Requires-Dist: black>=21.5b0; extra == "dev"
Requires-Dist: flake8>=3.9.0; extra == "dev"
Dynamic: author
Dynamic: author-email
Dynamic: classifier
Dynamic: description
Dynamic: description-content-type
Dynamic: home-page
Dynamic: provides-extra
Dynamic: requires-dist
Dynamic: requires-python
Dynamic: summary

# Web Scraping and Data Processing Toolkit

## Overview

This Python module provides a comprehensive set of tools for web scraping, data extraction, and basic data processing.
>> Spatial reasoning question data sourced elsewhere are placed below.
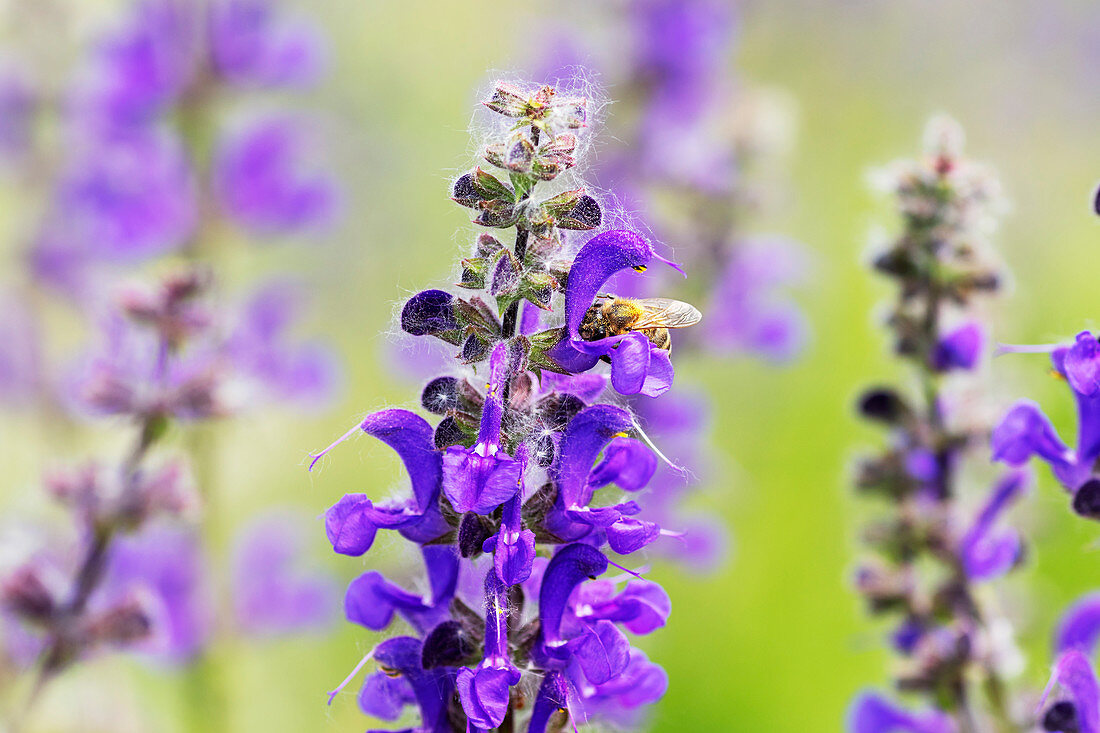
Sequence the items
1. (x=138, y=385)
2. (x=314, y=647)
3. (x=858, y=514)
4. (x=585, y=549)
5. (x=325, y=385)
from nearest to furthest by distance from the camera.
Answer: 1. (x=585, y=549)
2. (x=138, y=385)
3. (x=325, y=385)
4. (x=858, y=514)
5. (x=314, y=647)

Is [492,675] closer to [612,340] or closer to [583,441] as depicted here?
[583,441]

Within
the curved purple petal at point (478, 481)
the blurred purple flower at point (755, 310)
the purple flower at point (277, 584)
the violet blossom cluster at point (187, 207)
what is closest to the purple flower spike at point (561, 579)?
the curved purple petal at point (478, 481)

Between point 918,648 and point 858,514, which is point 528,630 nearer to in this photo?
point 918,648

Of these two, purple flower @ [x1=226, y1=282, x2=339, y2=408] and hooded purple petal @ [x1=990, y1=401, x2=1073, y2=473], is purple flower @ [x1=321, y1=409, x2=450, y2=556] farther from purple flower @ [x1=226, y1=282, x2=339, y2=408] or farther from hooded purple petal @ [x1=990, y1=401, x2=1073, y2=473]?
purple flower @ [x1=226, y1=282, x2=339, y2=408]

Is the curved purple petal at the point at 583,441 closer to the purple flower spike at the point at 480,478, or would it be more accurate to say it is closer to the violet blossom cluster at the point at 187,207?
the purple flower spike at the point at 480,478

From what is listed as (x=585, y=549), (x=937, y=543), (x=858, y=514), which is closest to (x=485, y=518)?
(x=585, y=549)

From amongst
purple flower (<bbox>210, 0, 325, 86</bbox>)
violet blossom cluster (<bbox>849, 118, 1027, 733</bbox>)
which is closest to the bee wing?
violet blossom cluster (<bbox>849, 118, 1027, 733</bbox>)

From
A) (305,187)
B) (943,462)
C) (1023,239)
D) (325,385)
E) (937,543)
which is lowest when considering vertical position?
(937,543)
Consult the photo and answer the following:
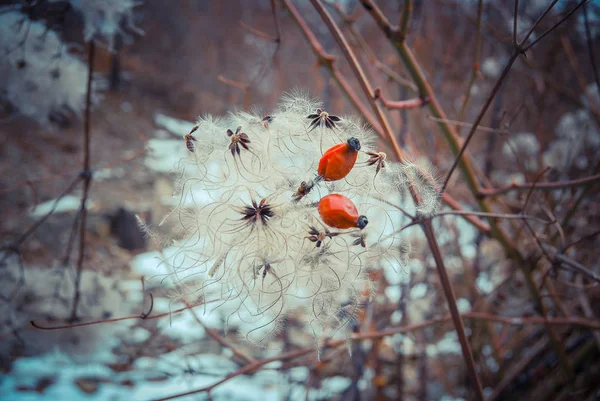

It includes functionality for handling text, images, audio, video, and tabular data from web sources.

## Installation

Ensure you have Python 3.6+ installed, then install required dependencies:

```bash
pip install requests beautifulsoup4 lxml pandas Pillow audioplayer moviepy
```

## Module Structure

### 1. `html` Class - Web Content Extraction

#### Methods:

- **`txts()`**: Extract text content from web pages with pagination support
- **`txt()`**: Basic text extraction from paragraphs or entire pages
- **`img()`**: Download images from web pages
- **`audio()`**: Extract audio files from web pages
- **`table()`**: Extract and process HTML tables

### 2. `run` Class - Direct Content Download

#### Methods:

- **`music()`**: Download audio files directly
- **`video()`**: Download video content
- **`txt()`**: Download and save text content
- **`table()`**: Extract and process HTML tables

### 3. `show` Class - Content Display

#### Methods:

- **`txt()`**: Display text content from files
- **`image()`**: Display downloaded images
- **`music()`**: Play audio files
- **`video()`**: Preview video files

### 4. Excel Utilities

- **`handle_excel()`**: Provides three modes:
  - `merge`: Combine multiple Excel files
  - `statistics`: Generate value counts for specified data
  - `duplicate`: Remove duplicates from Excel data

## Usage Examples

### Basic Text Extraction

```python
html.txt("https://example.com", mode='p', txt='output')
```

### Image Download

```python
html.img("https://example.com/gallery", img_div_class="gallery")
```

### Table Processing

```python
html.table("https://example.com/data", turn=True, arrange='price')
```

### Excel Operations

```python
handle_excel(mode='merge')  # Follow interactive prompts
```

## Features

- **User-Agent Spoofing**: All requests include browser-like headers
- **Pagination Support**: Automatically follow "next page" links
- **Flexible Content Handling**: Works with various HTML structures
- **Data Processing**: Sort and clean extracted data
- **Media Playback**: Built-in preview for images, audio and video

## Notes

1. Use this tool responsibly and respect website terms of service
2. Some methods may require additional error handling for production use
3. Media playback features need optional dependencies (Pillow, audioplayer, moviepy)

## License

This project is provided as-is without warranty. Users are responsible for complying with all applicable laws and website terms of service when using this tool.